Les points de presse nous donnent parfois l'occasion de voir et d'entendre de nouveaux personnages, comme la vice-première ministre et ministre de la Sécurité publique, Geneviève Guilbault, le ministre de l'Éducation et de l'Enseignement supérieur, Jean-François Roberge (B.Éd. éducation au préscolaire et enseignement au primaire, 1996), le ministre de l'Économie et de l'Innovation, Pierre Fitzgibbon, ou la ministre responsable des Aînés et des Proches aidants, Marguerite Blais (Ph.D. communication, 2005). «Si on reprend le schéma actanciel qui nous était enseigné au secondaire pour analyser la structure narrative des récits, ce sont là des adjuvants qui aident nos trois héros dans leur quête visant le rétablissement de la santé publique au Québec», analyse avec humour Pierre Barrette.

Et les journalistes, que nous ne voyons jamais à l'écran? «Ce sont, bien sûr, les méchants, car ils posent sans cesse les mêmes questions pour embêter les héros, rigole le chercheur. Plus sérieusement, je pense que le grand public découvre pendant cette crise le travail crucial qu'effectuent les journalistes au quotidien. D'ordinaire, on ne voit que les topos ou les articles une fois en ondes ou publiés, mais pas toute la rigueur et la persévérance que cela demande.»

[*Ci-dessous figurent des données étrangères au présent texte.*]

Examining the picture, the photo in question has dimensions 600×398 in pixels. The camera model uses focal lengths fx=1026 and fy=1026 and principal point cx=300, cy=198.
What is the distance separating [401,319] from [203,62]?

Comme dans toute bonne série, les héros qui avaient la sympathie du public au début de leur quête rencontrent désormais de plus en plus d'obstacles sur leur chemin. Lasse du confinement et inquiète, la population questionne les décisions gouvernementales et transpose une partie de sa sympathie... sur les méchants journalistes qui cherchent la vérité! «L'identification aux différents protagonistes fluctue au fil de l’action», note le professeur.

Un modèle mixte

La consommation de contenus télévisuels est en hausse constante depuis des années, fait remarquer Pierre Barrette. «Ce sont les modes de consommation qui ont changé. Autrefois la télévision de flux, ou en direct, était reine, alors qu'aujourd'hui la télévision de stock, que l'on peut regarder n'importe quand, s'est imposée.» Or, le modèle économique de la télé traditionnelle était basé sur un rendez-vous à heure fixe: on vendait aux publicitaires un auditoire captif. «À partir du moment où l'on regarde nos émissions en rattrapage, que ce soit sur un téléviseur ou sur un appareil mobile, ce modèle économique ne tient plus», ajoute le professeur.

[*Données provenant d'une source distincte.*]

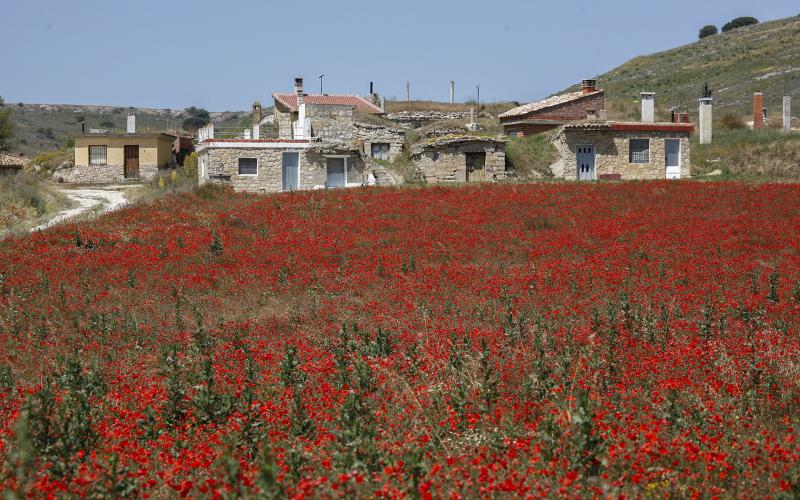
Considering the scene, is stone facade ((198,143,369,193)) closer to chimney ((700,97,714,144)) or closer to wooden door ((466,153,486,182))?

Le modèle mixte actuel – des plateformes gratuites qui imposent des publicités et des plateformes par abonnement – sera probablement transitoire, estime le spécialiste.

Une communion sociale

D'ici là, il restera toujours quelques rendez-vous incontournables à la télévision traditionnelle. «Lorsque 2,7 millions de personnes regardent la même émission, elles prennent part à une forme de communion sociale», souligne Pierre Barrette.

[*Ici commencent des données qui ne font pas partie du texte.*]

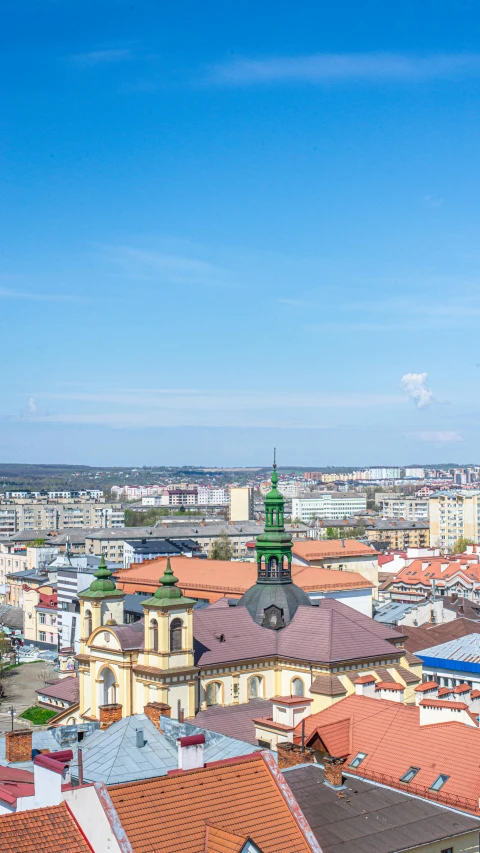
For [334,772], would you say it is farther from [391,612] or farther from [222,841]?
[391,612]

Le visionnement en direct génère également ce qu'il appelle des conversations télé, et le point de presse du premier ministre n'y fait pas exception. «Ma collègue Martine Delvaux a déploré dans un billet la façon dont le premier ministre tutoie la mairesse de Montréal alors qu'il vouvoie les intervenants masculins. C'est devenu un objet de débat, au même titre que les opinions qui circulent ou que nous entendons pendant ou après un épisode d'Occupation double ou de La Voix.» Que ces conversations aient lieu en temps réel sur les réseaux sociaux plutôt qu'autour de la machine à café le lendemain matin n'y change rien. Le Québec a communié en direct à la même émission, au même point de presse.